Whether we are drinking in a scene, picture or vista, our eyeballs dart about wildly to take in different features of the view. Previous research determined that eyeballs fix their gaze on a particular spot for one third to a couple of seconds; in between glances they dart around for up to 50 milliseconds. During this shift in attention vision is suppressed and a patch of momentary blindness occurs.

So, with all this frantic movement (not to mention temporary blindness), how is our brain able to piece together a complete, detailed, uninterrupted picture of the world?

The answer could lie in a wrinkle of image processing called "boundary extension," whereby the brain represents a scene not only by inputted information, such as a picture, but also by what it extrapolates is beyond the picture's borders.

"The world surrounds you, but you only have those two eyeballs right in front or your head" with which to take it in, says Helene Intraub, a psychologist at the University of Delaware and a co-author of a new study in Neuron on visual processing.

In 1989 Intraub co-authored a paper that first characterized boundary extension. At the time she found that when people are shown the same picture twice—say a bicycle in front of a white fence—within several milliseconds, they will mistake the second picture as a close-up of the bike and not the same portrayal. Interestingly, if people are shown the same picture and then a wide-angle version of it—with the bike a little smaller (because more of the fence is in the shot)—they may mistake the second photo as being the same as the first. Basically, Intraub says, it appears that "the brain is already planning around the edges," and this may be a way to "help integrate successive eye fixations."

In the current study, Intraub teamed up with psychologist Marvin Chun's lab at Yale University to see, via functional magnetic resonance imaging (fMRI), if the behavior she had observed was actually taking place in the brain. The team focused on two brain regions known to be associated with scene-specific perception: the parahippocampal area (PPA), an area in the bottom half of the brain between the two cerebral hemispheres, and the retrosplenial cortex (RSC) in the outermost layer of the cerebrum. Eighteen subjects were shown two successive photos of scenes, such as a fire hydrant on a lawn, in one of four pairings: close-up then wide-shot, wide-angle then close-up, wide followed by wide or two close-ups in a row.

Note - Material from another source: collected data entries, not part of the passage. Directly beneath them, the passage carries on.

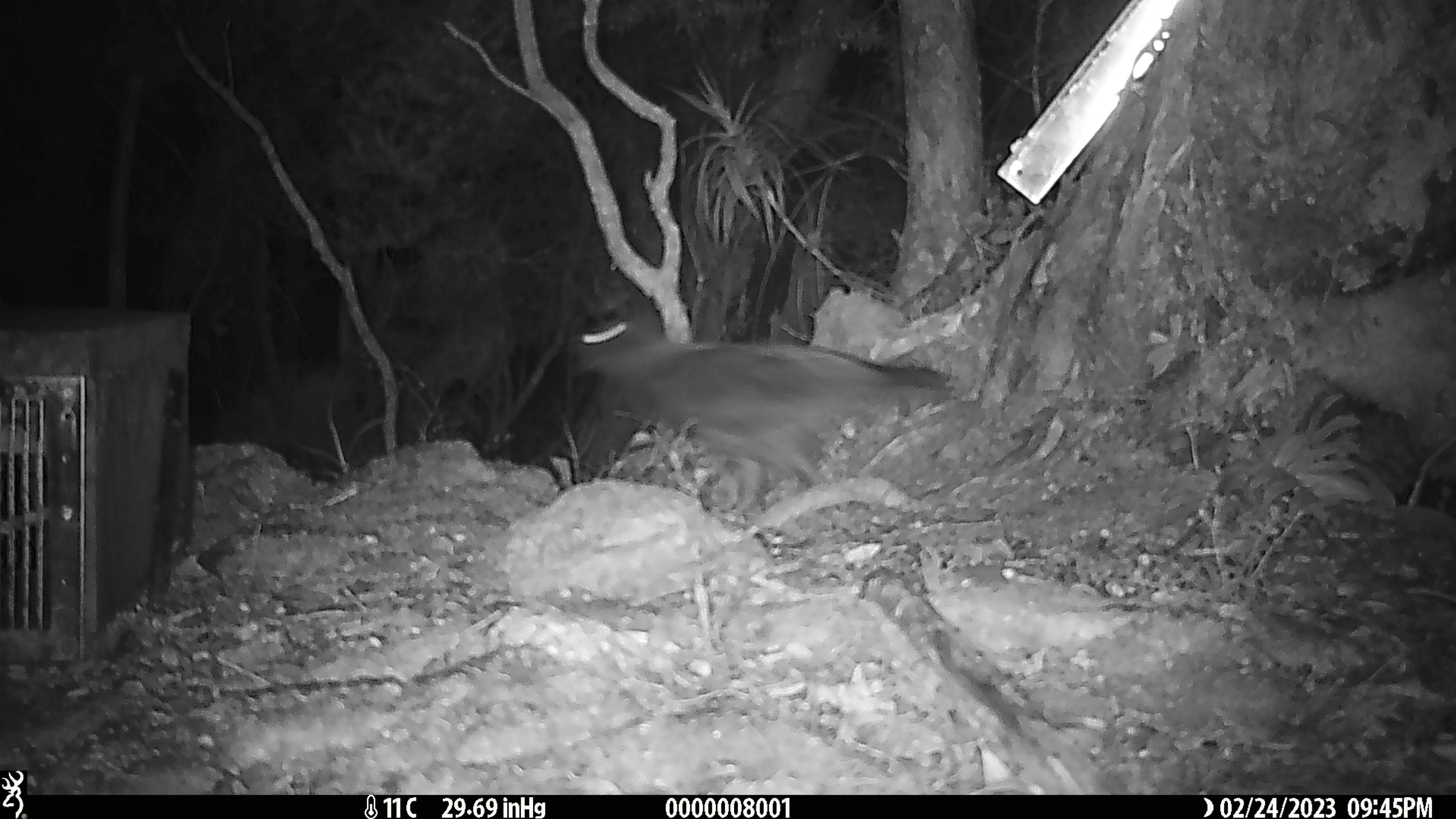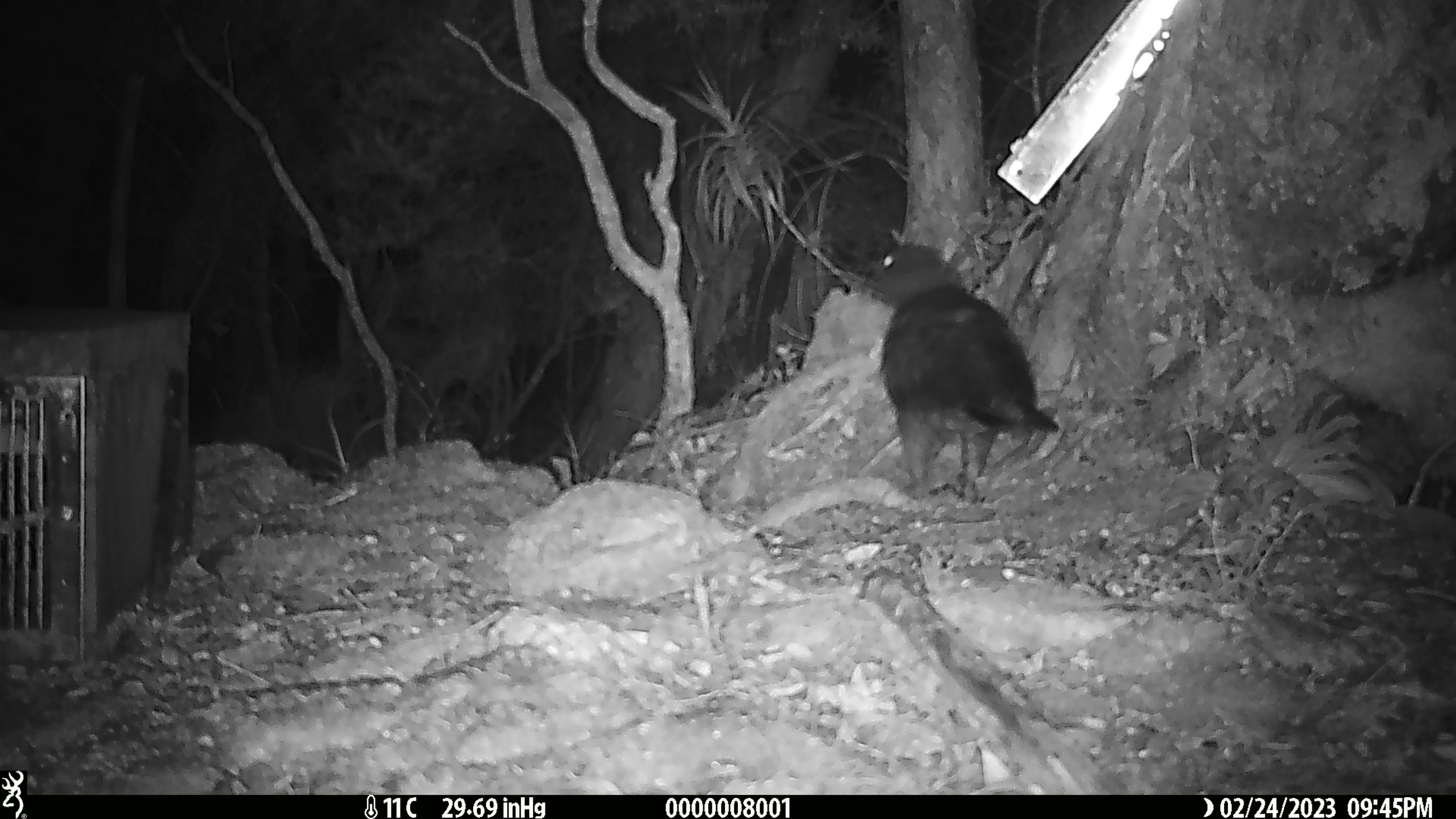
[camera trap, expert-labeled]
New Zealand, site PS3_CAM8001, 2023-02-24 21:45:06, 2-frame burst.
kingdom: Animalia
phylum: Chordata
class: Aves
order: Psittaciformes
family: Strigopidae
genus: Nestor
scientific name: Nestor notabilis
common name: kea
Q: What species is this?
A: Kea (Nestor notabilis).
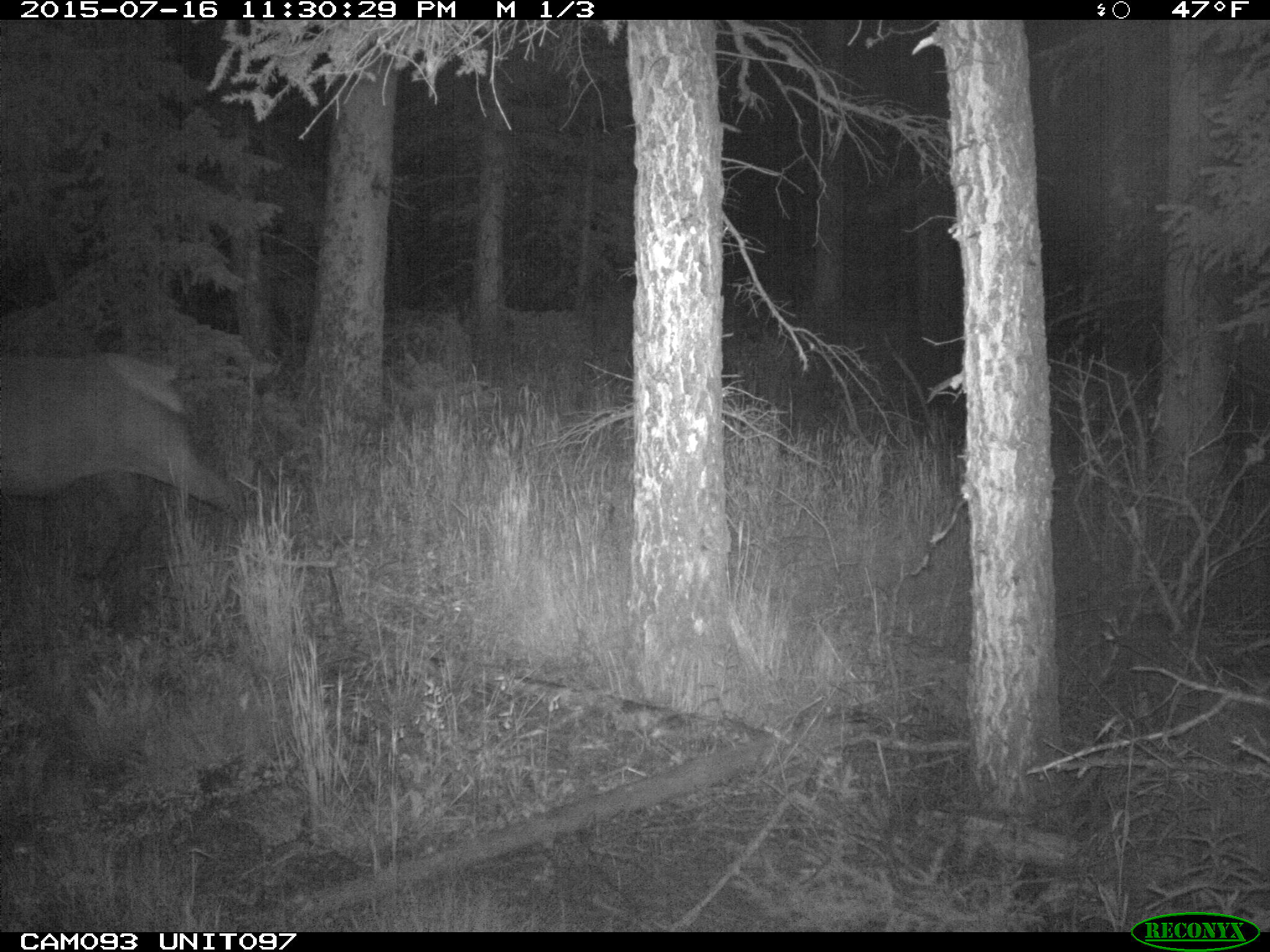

In the RSC there was a spike of electrical activity when the first photo was flashed. An equivalent activation was measured when the second picture appeared in every scenario—except when a close-up followed a wide-angle shot. The attenuation of activity when a wide-angle shot was shown after a tighter picture indicates, Intraub says, "the brain [region] is going, 'ho-hum, I've seen that before.'" In the PPA there was decreased activity in every scenario, except when a close-up followed a wide-shot. This pattern implies that the PPA experiences boundary extension, Intraub explains, but also that it does pick up features in a scene, as well. "In the PPA," she says, "what we found is if you show a close-up and then the same close-up again, there is still a recognition—it got a little attenuation."

The researchers also tested an area called the lateral occipital cortex, a region located at the back of the brain, which is known to be object-oriented. In every trial, this sector attenuated when the second photo was shown, implying it was only noting the presence of the hydrant.

While boundary extension appears to be a coping mechanism for integrating information from dispatches taken in by the eyeball, Intraub notes, "We can't make any direct connection," because these regions "are not involved in moving the eyes." Instead, she says, "this part of the brain, we think, is telling us about the mental representation," which it renders from the different elements the eyeball has taken in. She adds that there is more fMRI work needed to further characterize the exact roles of the PPA and RSC in visual processing.